You see, growing up, I had a beauty-complex. I thought beauty would get you any and everything. And I was told that I was beautiful. A LOT. I won dozens of beauty pageants, maybe hundreds. I know we had hundreds of trophies and crowns. I modeled as a pre-teen. I thought all of these things meant something. That I was better. That I would “make it.”
But in the real world, it didn’t mean anything. In middle school and high school, being pretty didn’t stop people from being cruel, it didn’t get me the lead in any plays, and it didn’t get me the boyfriends I wanted. Let alone girlfriends. I was confused – I thought this was the ticket.

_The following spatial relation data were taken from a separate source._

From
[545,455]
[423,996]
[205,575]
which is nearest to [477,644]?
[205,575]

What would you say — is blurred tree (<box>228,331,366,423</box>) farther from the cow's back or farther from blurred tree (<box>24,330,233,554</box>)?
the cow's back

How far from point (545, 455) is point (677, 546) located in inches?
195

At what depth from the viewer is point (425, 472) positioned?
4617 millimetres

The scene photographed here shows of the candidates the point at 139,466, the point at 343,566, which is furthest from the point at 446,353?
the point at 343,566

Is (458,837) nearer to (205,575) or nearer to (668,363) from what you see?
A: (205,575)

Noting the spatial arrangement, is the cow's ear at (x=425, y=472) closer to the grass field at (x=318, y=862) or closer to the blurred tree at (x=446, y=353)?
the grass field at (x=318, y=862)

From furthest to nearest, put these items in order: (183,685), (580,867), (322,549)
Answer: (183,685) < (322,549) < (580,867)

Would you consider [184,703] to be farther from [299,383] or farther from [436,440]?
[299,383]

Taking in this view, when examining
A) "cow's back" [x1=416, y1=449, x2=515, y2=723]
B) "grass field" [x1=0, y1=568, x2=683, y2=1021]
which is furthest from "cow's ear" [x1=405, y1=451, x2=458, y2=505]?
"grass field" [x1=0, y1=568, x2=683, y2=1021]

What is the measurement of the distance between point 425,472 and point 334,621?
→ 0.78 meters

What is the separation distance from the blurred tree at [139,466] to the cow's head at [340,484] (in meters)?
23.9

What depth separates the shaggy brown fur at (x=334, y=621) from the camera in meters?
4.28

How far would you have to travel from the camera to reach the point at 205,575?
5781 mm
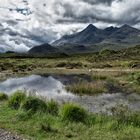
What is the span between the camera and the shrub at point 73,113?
22891mm

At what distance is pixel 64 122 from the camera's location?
72.9ft

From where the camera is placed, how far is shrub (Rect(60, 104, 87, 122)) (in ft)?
75.1

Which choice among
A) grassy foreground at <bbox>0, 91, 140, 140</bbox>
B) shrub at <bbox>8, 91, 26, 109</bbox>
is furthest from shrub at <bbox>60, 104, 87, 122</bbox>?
shrub at <bbox>8, 91, 26, 109</bbox>

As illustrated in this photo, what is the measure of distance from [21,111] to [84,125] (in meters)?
5.33

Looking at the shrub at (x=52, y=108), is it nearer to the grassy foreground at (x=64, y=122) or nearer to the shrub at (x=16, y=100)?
the grassy foreground at (x=64, y=122)

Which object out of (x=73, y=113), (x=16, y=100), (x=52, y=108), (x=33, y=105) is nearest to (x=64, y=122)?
(x=73, y=113)

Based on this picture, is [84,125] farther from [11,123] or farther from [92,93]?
[92,93]

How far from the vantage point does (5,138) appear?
56.2 feet

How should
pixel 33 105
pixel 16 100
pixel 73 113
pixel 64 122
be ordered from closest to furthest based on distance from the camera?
pixel 64 122, pixel 73 113, pixel 33 105, pixel 16 100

Once I realized beauty was just a one-way street to loving yourself and only yourself for the rest of your life, I gave up trying to be pretty. I dressed like a boy; I cut all of my hair off. I didn’t wear makeup. Instead, I adopted a chain wallet and cut-off t-shirts. I was jaded, you see. At 19, I felt like the whole world could end, and I wouldn’t care.

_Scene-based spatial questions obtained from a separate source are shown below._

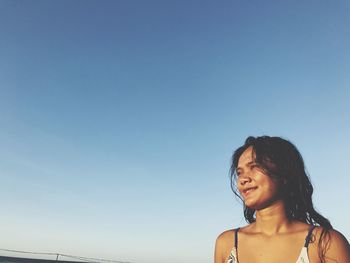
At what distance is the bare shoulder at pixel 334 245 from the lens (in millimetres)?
2947

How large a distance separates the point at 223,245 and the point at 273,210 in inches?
29.6

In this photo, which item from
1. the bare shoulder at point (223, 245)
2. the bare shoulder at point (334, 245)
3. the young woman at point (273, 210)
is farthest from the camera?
the bare shoulder at point (223, 245)

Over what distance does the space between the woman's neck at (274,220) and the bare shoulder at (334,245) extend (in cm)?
42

But then I met Jesus. Or, He came and got me. He loved me. He told me He made me exactly as I am on purpose. I didn’t need to try to be pretty, and I didn’t need to try to not be pretty. I just needed Him.
Oh how I wish I would have believed him 100%. I saw it, but I wasn’t ready to give up on the world. I still pursued what I thought beauty could buy: popularity, love, friends, guys.
But all it bought was hurt. Pain. The consequences of sin.
I continued my flirtation with the world while holding fast to Jesus’ hand, saying Please don’t let me go as I hang off this ledge!